### HOW TO COMPLETE THIS TASK:
Keep the pictures out. Copy every line of the listing exactly.
┌─ RECORD EXTRACTS
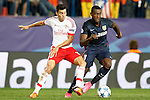 Atletico de Madrid's Jackson Martinez (r) and SL Benfica's Nicolas Gaitan during Champions League 2015/2016 match. September 30,2015. (ALTERPHOTOS/Acero)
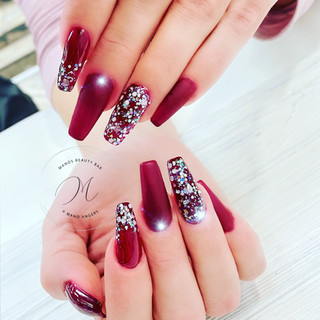 sexy red ballerina nails.jpeg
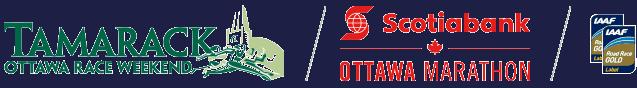 ottawa-mar-2019-logo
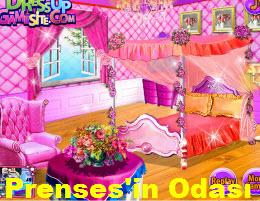 Prenses'in Odası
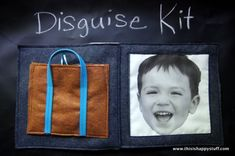 Disguise kit quiet book page includes a photo printed onto fabric. Bag is filled with disguise materials- mustache, sunglasses, crown, bowtie, hat and more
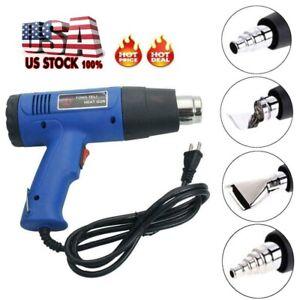 Heat Gun Hot Air Wind Blower Dual Temperature w/ 4 Nozzles Power Heater 1500W US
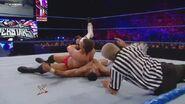 WWESuperstars1020112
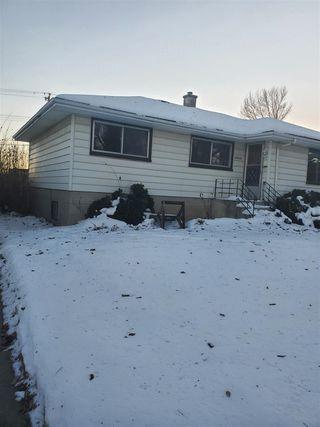 Photo 2: 10433/35 64 Avenue NW in Edmonton: Zone 15 House for sale : MLS®# E4222459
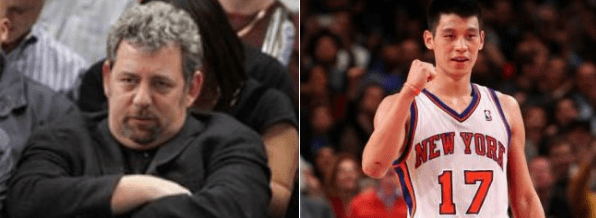 Jeremy Lin vs. James Dolan: Whose Side To Take in War of Words?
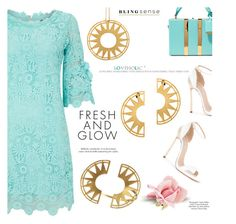 """""""blingsense"""" by blingsense ❤ liked on Polyvore featuring Jolie Moi, Casadei and Sophie Hulme"""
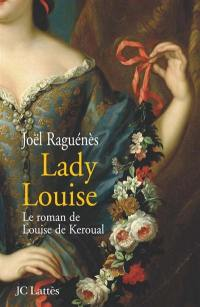 Lady Louise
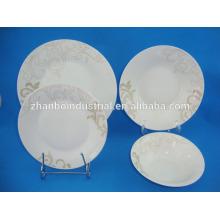 Nuevos platos de porcelana de porcelana de cerámica china de forma tradicional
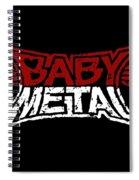 Babymetal Spiral Notebook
└─
### PROBLEM SOLUTION:
 Atletico de Madrid's Jackson Martinez (r) and SL Benfica's Nicolas Gaitan during Champions League 2015/2016 match. September 30,2015. (ALTERPHOTOS/Acero)
 sexy red ballerina nails.jpeg
 ottawa-mar-2019-logo
 Prenses'in Odası
 Disguise kit quiet book page includes a photo printed onto fabric. Bag is filled with disguise materials- mustache, sunglasses, crown, bowtie, hat and more
 Heat Gun Hot Air Wind Blower Dual Temperature w/ 4 Nozzles Power Heater 1500W US
 WWESuperstars1020112
 Photo 2: 10433/35 64 Avenue NW in Edmonton: Zone 15 House for sale : MLS®# E4222459
 Jeremy Lin vs. James Dolan: Whose Side To Take in War of Words?
 """""""blingsense"""" by blingsense ❤ liked on Polyvore featuring Jolie Moi, Casadei and Sophie Hulme"""
 Lady Louise
 Nuevos platos de porcelana de porcelana de cerámica china de forma tradicional
 Babymetal Spiral Notebook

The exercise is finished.